Hfull is the 12x12 matrix whose entries are straightforward complex functions of (kx,ky). The matrix is Hermitian. However, the code piece below is taking forever.
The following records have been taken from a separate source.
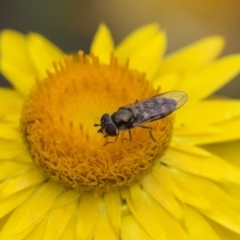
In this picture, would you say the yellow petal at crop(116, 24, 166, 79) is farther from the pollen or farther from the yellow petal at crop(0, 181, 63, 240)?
the yellow petal at crop(0, 181, 63, 240)

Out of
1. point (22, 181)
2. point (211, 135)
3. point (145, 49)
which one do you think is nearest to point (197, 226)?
point (211, 135)

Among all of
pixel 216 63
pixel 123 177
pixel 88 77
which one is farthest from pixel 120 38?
pixel 123 177

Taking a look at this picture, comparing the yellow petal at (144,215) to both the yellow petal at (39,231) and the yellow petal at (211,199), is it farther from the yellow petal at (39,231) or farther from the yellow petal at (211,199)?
the yellow petal at (39,231)

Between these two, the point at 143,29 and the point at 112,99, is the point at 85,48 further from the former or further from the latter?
the point at 112,99

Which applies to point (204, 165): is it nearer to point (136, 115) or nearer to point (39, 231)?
point (136, 115)

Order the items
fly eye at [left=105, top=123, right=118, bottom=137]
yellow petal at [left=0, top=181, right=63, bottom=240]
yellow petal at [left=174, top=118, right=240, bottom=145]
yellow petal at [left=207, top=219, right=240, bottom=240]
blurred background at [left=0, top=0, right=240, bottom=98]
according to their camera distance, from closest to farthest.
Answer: fly eye at [left=105, top=123, right=118, bottom=137] → yellow petal at [left=0, top=181, right=63, bottom=240] → yellow petal at [left=207, top=219, right=240, bottom=240] → yellow petal at [left=174, top=118, right=240, bottom=145] → blurred background at [left=0, top=0, right=240, bottom=98]

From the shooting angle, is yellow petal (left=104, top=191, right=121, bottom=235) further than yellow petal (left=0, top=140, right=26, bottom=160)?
No

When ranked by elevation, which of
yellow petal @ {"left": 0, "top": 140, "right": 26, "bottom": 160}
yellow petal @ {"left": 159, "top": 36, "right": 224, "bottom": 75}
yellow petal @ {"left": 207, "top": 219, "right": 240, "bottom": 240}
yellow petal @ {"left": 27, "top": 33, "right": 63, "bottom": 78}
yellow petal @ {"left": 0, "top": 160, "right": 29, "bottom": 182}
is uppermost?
yellow petal @ {"left": 27, "top": 33, "right": 63, "bottom": 78}

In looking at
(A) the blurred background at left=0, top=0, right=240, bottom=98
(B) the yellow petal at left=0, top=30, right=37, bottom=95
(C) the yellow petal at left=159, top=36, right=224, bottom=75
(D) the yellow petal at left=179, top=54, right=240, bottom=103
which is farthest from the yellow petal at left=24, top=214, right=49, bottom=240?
(A) the blurred background at left=0, top=0, right=240, bottom=98
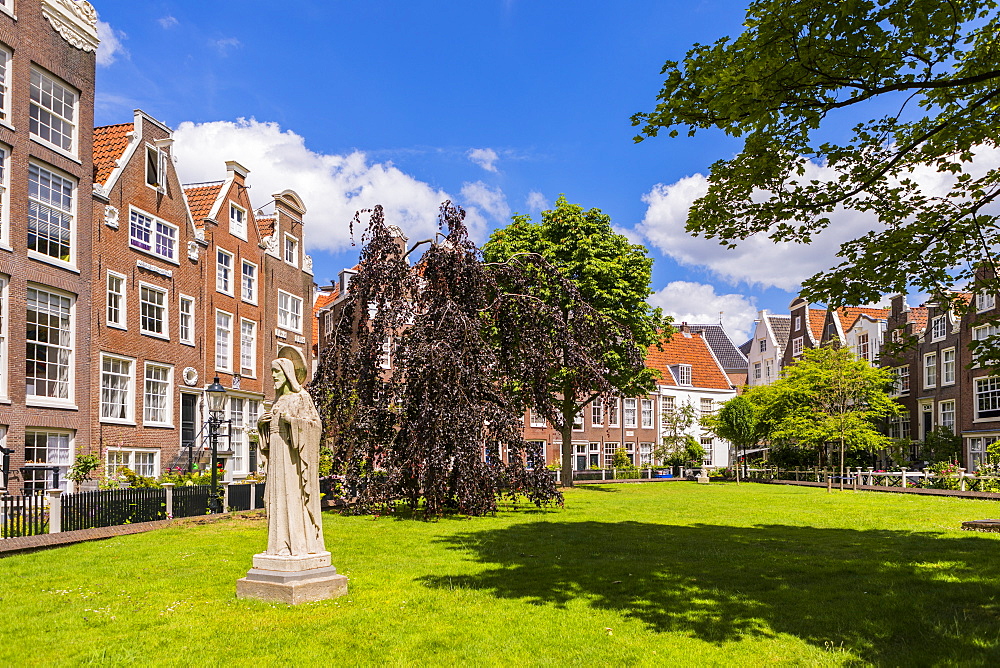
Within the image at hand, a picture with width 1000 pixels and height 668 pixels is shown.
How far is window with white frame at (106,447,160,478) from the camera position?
88.0 ft

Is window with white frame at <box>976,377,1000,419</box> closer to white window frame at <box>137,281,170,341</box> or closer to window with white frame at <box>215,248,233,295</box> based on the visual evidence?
window with white frame at <box>215,248,233,295</box>

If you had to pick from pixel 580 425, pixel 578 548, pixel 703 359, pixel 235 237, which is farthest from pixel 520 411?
pixel 703 359

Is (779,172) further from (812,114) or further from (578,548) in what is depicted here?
(578,548)

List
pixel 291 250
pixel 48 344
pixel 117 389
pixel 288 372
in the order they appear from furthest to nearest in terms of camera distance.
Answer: pixel 291 250 < pixel 117 389 < pixel 48 344 < pixel 288 372

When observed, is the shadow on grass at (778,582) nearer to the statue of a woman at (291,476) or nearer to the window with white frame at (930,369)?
the statue of a woman at (291,476)

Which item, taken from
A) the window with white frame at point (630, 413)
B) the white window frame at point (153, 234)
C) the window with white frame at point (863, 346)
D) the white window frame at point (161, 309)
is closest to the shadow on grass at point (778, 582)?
the white window frame at point (161, 309)

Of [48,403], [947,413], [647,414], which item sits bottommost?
[647,414]

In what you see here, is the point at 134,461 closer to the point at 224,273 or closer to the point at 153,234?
the point at 153,234

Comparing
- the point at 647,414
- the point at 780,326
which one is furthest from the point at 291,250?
the point at 780,326

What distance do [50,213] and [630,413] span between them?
4720cm

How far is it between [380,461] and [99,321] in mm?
12083

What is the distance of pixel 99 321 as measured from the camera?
87.1ft

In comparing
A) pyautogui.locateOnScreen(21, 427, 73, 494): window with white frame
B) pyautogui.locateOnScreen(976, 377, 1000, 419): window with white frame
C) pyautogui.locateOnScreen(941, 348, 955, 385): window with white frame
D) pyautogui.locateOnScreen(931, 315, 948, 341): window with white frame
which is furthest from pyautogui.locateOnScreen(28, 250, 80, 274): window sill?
pyautogui.locateOnScreen(941, 348, 955, 385): window with white frame

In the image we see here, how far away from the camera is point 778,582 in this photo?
35.7 ft
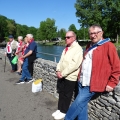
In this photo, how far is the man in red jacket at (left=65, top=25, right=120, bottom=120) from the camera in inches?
135

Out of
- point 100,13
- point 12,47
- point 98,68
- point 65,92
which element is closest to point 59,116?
point 65,92

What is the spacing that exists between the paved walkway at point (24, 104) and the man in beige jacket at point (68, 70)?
0.47 metres

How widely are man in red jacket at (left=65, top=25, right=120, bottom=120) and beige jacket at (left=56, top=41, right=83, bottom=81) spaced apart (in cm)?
54

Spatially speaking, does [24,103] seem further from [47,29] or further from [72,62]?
[47,29]

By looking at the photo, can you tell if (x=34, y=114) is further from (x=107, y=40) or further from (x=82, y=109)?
(x=107, y=40)

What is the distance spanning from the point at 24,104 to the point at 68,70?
2.01 meters

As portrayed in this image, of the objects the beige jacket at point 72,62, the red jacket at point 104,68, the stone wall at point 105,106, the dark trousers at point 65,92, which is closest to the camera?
the red jacket at point 104,68

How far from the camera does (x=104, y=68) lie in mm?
3518

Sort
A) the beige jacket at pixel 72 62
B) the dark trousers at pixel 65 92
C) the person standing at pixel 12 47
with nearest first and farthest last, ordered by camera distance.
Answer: the beige jacket at pixel 72 62
the dark trousers at pixel 65 92
the person standing at pixel 12 47

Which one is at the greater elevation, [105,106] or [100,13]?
[100,13]

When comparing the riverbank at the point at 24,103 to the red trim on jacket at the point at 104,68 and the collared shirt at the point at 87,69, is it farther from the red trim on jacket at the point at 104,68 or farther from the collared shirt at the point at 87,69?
the red trim on jacket at the point at 104,68

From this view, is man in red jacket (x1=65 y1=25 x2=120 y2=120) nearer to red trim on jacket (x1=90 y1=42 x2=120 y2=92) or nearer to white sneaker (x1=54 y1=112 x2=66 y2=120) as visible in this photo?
red trim on jacket (x1=90 y1=42 x2=120 y2=92)

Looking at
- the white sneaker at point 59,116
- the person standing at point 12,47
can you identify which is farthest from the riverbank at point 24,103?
the person standing at point 12,47

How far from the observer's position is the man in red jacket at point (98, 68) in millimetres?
3438
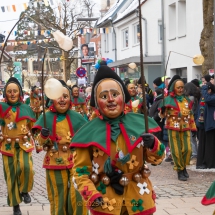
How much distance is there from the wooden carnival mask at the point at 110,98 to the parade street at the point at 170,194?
3.02m

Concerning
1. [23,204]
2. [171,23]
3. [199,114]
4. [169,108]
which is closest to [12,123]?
[23,204]

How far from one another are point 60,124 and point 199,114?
471 cm

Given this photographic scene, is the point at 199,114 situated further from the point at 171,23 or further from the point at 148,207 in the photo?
the point at 171,23

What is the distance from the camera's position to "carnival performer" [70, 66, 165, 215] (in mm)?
4047

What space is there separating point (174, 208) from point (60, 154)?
1.92 metres

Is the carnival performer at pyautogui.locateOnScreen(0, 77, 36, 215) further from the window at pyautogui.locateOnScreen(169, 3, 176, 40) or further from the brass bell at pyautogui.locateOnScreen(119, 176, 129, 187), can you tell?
the window at pyautogui.locateOnScreen(169, 3, 176, 40)

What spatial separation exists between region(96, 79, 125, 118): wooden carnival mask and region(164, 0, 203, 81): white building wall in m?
16.2

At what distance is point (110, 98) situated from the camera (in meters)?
4.20

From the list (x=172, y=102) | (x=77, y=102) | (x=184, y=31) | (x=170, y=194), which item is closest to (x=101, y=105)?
(x=170, y=194)

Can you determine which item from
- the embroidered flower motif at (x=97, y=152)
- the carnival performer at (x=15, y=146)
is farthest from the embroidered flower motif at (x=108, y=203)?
the carnival performer at (x=15, y=146)

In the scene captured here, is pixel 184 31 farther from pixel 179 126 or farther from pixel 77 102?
pixel 179 126

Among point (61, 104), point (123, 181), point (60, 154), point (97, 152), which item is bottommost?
point (60, 154)

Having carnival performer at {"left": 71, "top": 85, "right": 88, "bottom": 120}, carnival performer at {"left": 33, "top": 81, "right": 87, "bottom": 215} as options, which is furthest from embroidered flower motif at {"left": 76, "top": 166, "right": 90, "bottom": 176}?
carnival performer at {"left": 71, "top": 85, "right": 88, "bottom": 120}

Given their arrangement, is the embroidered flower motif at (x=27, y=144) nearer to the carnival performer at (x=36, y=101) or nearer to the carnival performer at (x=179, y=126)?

ContourPlot[Sort[Eigenvalues[Hfull]][[1]], {kx, -Pi,Pi}, {ky, -Pi, Pi}]

As a quick check, I tried

p1 = Plot[Sort[Eigenvalues[Hfull /. ky -> 0.]][[1]], {kx, -Pi, Pi}] // AbsoluteTiming

This shows the plot super quickly, and the time ~0.2

Full Code Here:

htrig = (\[Delta]/3) {{0, 1, 1}, {1, 0, 1}, {1, 1, 0}}; 
lz = {{0, -I,0}, {I, 0, 0}, {0, 0, 0}}; 
lx = {{0, 0, 0}, {0, 0, -I}, {0, I,0}}; 
ly = {{0, 0, I}, {0, 0, 0}, {-I, 0, 0}}; 
sz = {{1,0},{0,-1}};sx={{0, 1}, {1, 0}}; sy = {{0, -I}, {I, 0}}; 
id3 =DiagonalMatrix[{1, 1, 1}]; id2 = DiagonalMatrix[{1, 1}];
Htrig = KroneckerProduct[id2, KroneckerProduct[id2, htrig]];
Hsoc = - (\[Lambda]/2) KroneckerProduct[
    id2, (KroneckerProduct[sx, lx] + KroneckerProduct[sy, ly] + 
      KroneckerProduct[sz, lz])];
k1 = kx Sqrt[3]/2 + ky/2; 
k2 = -kx Sqrt[3]/2 + ky/2; 
k3 = -ky; 
\[Gamma]12 = Exp[I k1] + Exp[I k2];
\[Gamma]13 = Exp[I k1] + Exp[I k3]; 
\[Gamma]23 = Exp[I k2] + Exp[I k3]; 
\[Gamma]12s = Exp[-I k1] + Exp[-I k2]; 
\[Gamma]13s = Exp[-I k1] + Exp[-I k3]; 
\[Gamma]23s = Exp[-I k2] + Exp[-I k3]; 
Re\[Gamma] = DiagonalMatrix[{-t (\[Gamma]12 + \[Gamma]12s)/
         2, -t (\[Gamma]13 + \[Gamma]13s)/
         2, -t (\[Gamma]23 + \[Gamma]23s)/2}]; 
Im\[Gamma] = DiagonalMatrix[{-t (\[Gamma]12 - \[Gamma]12s)/(2 I), -t (\[Gamma]13 - \[Gamma]13s)/(2 I), -t (\[Gamma]23 - \[Gamma]23s)/(2 I)}];
Hhop = KroneckerProduct[sx, KroneckerProduct[id2, Re\[Gamma]]] - 
      KroneckerProduct[sy, KroneckerProduct[id2, Im\[Gamma]]]; 
kpi = Pi*1.0;
Hfull = (Hhop /. t -> 1.) + (Hsoc /. \[Lambda] -> 0.6) + (Htrig /. \[Delta] -> 0.3);
ContourPlot[
 Sort[Eigenvalues[Hfull]][[1]], {kx, -kpi, kpi}, {ky, -kpi, kpi}, 
 Contours -> 10]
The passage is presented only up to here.